[[ Given text, beginning ]]
Recovering from the assaults of chronic pain and other addictions, whether physical, emotional, or spiritual, requires daily maintenance. How do we find the skillful means to ground ourselves and find ease in life? Here are 10 ways to ground yourself and find ease in life.
1) Put an end to shame. Shame feeds addiction and the pronounced negativity that chronic pain brings. When I ask myself, “why can’t I do this?” this is me actively engaging in shaming myself. Our internal dialogue can be even more harmful to us than if someone else shamed us. Healing from the ravages of chronic pain includes releasing shameful judgments about ourselves. When we free ourselves from shame, we discover freedom and can relax into the present moment.
2) Ask yourself what part of you needs support, understanding, and love right now. Stop and pause for a moment. Listen inwardly to that part of yourself that is crying out for relief. Ask for help from others in your support system, a friend, sponsor, teacher, coach, or therapist.
3) Do not complete a negative sentence about yourself in your mind. Move from “what’s wrong with me?’ or ‘’why can’t I do this?” to noticing your experience without judging it. Love yourself through your recovery through encouragement, forgiveness, acceptance, and compassion.
4) Cultivate kindness towards yourself and curiosity about yourself. Become a scientist and investigator.
5) Embodied practices. Spend some time each day simply doing some conscious breathwork. It will help you begin to cultivate a sense of feeling safe in your body after all the chronic pain experiences you have had.
6) Focus on building new habits. Instead of focusing on breaking old habits, focus on creating new ones. This may seem like a subtle shift in perspective, yet it is a profound and powerful shift.
7) Look compassionately within yourself honestly.
8) Release the urge to compete or compare with others and yourself. The only way to win at the comparison game is to stop playing.
9) Celebrate yourself. What you are doing is enough.
[[ Given text, end ]]
*Exercise instructions*:
**A)** Reproduce the part of the text on finding ease in life that begins at "3) Do not complete" and stops after "and powerful shift.".
**B)** According to the text on finding ease in life, what is the only way to win at the comparison game?
[[ Supplied material, beginning ]]
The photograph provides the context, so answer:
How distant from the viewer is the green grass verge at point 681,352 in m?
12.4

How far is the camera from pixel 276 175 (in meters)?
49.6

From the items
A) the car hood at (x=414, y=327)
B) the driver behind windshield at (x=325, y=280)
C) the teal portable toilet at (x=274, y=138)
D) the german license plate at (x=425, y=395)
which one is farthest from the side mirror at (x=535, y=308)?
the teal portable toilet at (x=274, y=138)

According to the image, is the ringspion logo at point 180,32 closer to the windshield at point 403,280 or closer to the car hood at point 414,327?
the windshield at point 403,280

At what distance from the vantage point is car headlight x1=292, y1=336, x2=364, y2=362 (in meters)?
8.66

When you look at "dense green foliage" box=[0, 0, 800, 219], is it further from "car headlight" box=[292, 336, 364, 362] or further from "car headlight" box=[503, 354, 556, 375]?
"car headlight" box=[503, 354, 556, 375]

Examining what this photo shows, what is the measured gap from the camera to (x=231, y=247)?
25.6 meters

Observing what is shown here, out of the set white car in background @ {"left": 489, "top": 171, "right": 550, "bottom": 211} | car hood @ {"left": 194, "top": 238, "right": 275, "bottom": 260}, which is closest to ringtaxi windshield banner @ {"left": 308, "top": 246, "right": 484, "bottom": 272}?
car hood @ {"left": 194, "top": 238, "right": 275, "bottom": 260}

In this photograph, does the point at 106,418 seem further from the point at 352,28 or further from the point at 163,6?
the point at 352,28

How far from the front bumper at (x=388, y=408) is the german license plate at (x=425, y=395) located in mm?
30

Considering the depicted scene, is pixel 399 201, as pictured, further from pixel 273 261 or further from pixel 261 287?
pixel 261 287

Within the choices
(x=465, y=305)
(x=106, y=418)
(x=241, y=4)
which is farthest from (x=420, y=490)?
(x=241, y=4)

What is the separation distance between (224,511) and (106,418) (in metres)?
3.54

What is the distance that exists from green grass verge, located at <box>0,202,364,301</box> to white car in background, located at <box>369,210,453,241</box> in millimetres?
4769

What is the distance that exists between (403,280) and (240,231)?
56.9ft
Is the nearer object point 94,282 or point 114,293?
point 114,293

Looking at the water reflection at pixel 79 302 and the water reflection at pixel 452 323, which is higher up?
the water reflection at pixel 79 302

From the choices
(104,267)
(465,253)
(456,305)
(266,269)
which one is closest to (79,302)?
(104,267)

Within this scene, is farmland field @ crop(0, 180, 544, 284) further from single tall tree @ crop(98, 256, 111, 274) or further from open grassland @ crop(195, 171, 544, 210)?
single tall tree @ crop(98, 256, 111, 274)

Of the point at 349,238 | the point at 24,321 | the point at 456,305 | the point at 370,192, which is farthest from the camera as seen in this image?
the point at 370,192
[[ Supplied material, end ]]
*Answers per task*:
**A)**
3) Do not complete a negative sentence about yourself in your mind. Move from “what’s wrong with me?’ or ‘’why can’t I do this?” to noticing your experience without judging it. Love yourself through your recovery through encouragement, forgiveness, acceptance, and compassion.
4) Cultivate kindness towards yourself and curiosity about yourself. Become a scientist and investigator.
5) Embodied practices. Spend some time each day simply doing some conscious breathwork. It will help you begin to cultivate a sense of feeling safe in your body after all the chronic pain experiences you have had.
6) Focus on building new habits. Instead of focusing on breaking old habits, focus on creating new ones. This may seem like a subtle shift in perspective, yet it is a profound and powerful shift.

**B)** To stop playing.